Blood corticosterone levels (ng ml^{− 1}) were measured using the ImmuChem Double Antibody Corticosterone 125I RIA kit for rats and mice (MP Biomedicals, Orangeburg, NY, USA), as described in ³⁸ and are reported in Table S8. DNA/RNA was isolated from the rat VTA, Acb, mPFC and dStr, using AllPrep DNA/RNA/miRNA Universal Kit according to the manufacturer’s protocol (Qiagen AB Sollentuna, Sweden), and quantified using a Nanodrop ND 1000 spectrometer. RNA was converted to cDNA and used to assess the expression of Slc17a7/Vglut1, Slc17a6/Vglut2, Slc17a8/Vglut3, Dnmt1 and Mecp2 relative to three housekeeping genes (Actb, Gapdh and Rpl19) by real time PCR, as described in ³⁰. For the present study, the DNA was used for DNA methylation analyses. To minimize potential noise and cost of downstream DNA methylation analyses, for each gene and brain region, samples were selected on the basis of within-group homogeneity in terms of direction of gene expression differences compared to the respective control group [e.g. if MS360E group had significantly higher expression compared to MS15E group, rats within MS360E were assessed individually (by calculating the log2fold difference relative to the mean MS15E expression) to check whether their expression levels were higher (same direction) or lower (opposite direction) than the mean MS15E mRNA levels]. Thus, high within-group heterogeneity led to individual-sample DNA methylation analysis for Vglut1 and Vglut2 in the VTA (n = 10/group for MS15W, MS360W, MS15E; n = 18 in MS360E), but pooled-sample DNA methylation analyses for Vglut1 in the dStr (n = 10/group for MS15W, MS360W, MS15E; n = 17 in MS360E), Vglut3 in the Acb (n = 10/group for MS15W, MS360W, MS15E; n = 17 in MS360E) and Vglut2 in the mPFC [n = 10 (MS15W), n = 8 (MS360W), n = 9 (MS15E) and n = 20 (MS360E)], for which homogeneous within-group expression patterns were observed.

Targeted next generation bisulfite sequencing:

Targeted next generation bisulfite sequencing (tNGBS) was performed to identify differentially methylated CpG sites in target CpG regions on 48 samples for Vglut1 and Vglut2 in the VTA, and 4 pooled samples (one for each experimental group) for Vglut1 in the dStr, Vglut3 in the Acb and Vglut2 in the mPFC. All methylation analyses were performed by EpigenDx Inc (Hopkinton, MA, USA).
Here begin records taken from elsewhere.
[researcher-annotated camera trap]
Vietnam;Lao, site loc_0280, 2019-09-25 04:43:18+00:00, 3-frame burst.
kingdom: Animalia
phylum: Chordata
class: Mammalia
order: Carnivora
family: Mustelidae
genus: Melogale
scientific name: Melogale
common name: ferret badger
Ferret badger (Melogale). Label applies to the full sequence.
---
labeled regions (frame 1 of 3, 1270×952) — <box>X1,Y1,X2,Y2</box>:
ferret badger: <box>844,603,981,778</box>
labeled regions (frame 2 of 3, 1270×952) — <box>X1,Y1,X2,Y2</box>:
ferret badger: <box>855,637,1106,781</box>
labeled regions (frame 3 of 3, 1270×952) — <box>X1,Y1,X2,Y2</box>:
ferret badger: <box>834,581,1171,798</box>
A flowchart of the procedure is shown in Figure 1.

In silico Assay Design Process

Each regulatory element of Vglut1-3 was carefully evaluated before beginning the process of assay design. Gene sequences +/- 5000 bp containing the array target of interest were acquired from Ensembl genome browser and annotated. All genomic sequences were converted to a bisulfite sequence using EpigenDx’s Bisulfite Sequence Converter with all annotations being conserved. The target sequences were re-evaluated against UCSC genome browser for repeat sequences including LINE, SINE, LTR elements, and other DNA repeats. Sequences containing repetitive elements, low sequence complexity, high thymidine content and overall CpG density were excluded for in silico design process. A list of all the assays designed are in Table S1; assays that failed PCR optimization were excluded from analyses.

The 41 designed assays [14 for Vglut1 (VTA, dStr), 13 for Vglut2 (VTA, mPFC) and 14 for Vglut3 (Acb)] were grouped by gene in order to ensure that each PCR contained assays related to only one gene. Next, the assays of each gene were regrouped based on GC %, amplicon size, and design score. A gradient PCR was run on each group of assays at several different annealing temperatures using stock bsDNA. The most successful annealing temperature was chosen to be sequenced from each group. EpigenDx’s custom library preparation method was performed on the chosen test samples, then the test samples were templated using the Ion Chef™ system (Thermo Fisher, CA, USA) and sequenced using the Ion S5™ sequencer (Thermo Fisher, CA, USA). Read counts from this sequencing run was used to regroup all the assays into final multiplex PCR conditions. The final number of successful assays (>30 reads) was 33 (11 for Vglut1, 10 for Vglut2 and 12 for Vglut3).

More specifically, for Slc17a7/Vglut1 (Ensembl ID: ENSRNOG00000020650, Chromosome 1), 61 CpG sites were targeted in a total of 11 regions of interest (ROIs) within 5’-upstream, exon7, intron 8 and 9, exon 9 and 12, and between exon 12 and 3’-untranslated region (UTR) (Figure 2a). For Slc17a6/Vglut2 (Ensembl ID: ENSRNOG00000016147, Chromosome 1), 53 CpG sites were targeted in a total of 10 ROIs within 5’-upstream, 5’-UTR, between 5’-UTR and exon1, and intron 1, 2 and 3 (Figure 2b). For Slc17a8/Vglut3 (Ensembl ID: ENSRNOG00000007581, Chromosome 7), 51 CpG sites were targeted in a total of 12 ROIs within 5’-upstream, 5’-UTR, intron 1, 2, and 10 and exon 12 (Figure 2c).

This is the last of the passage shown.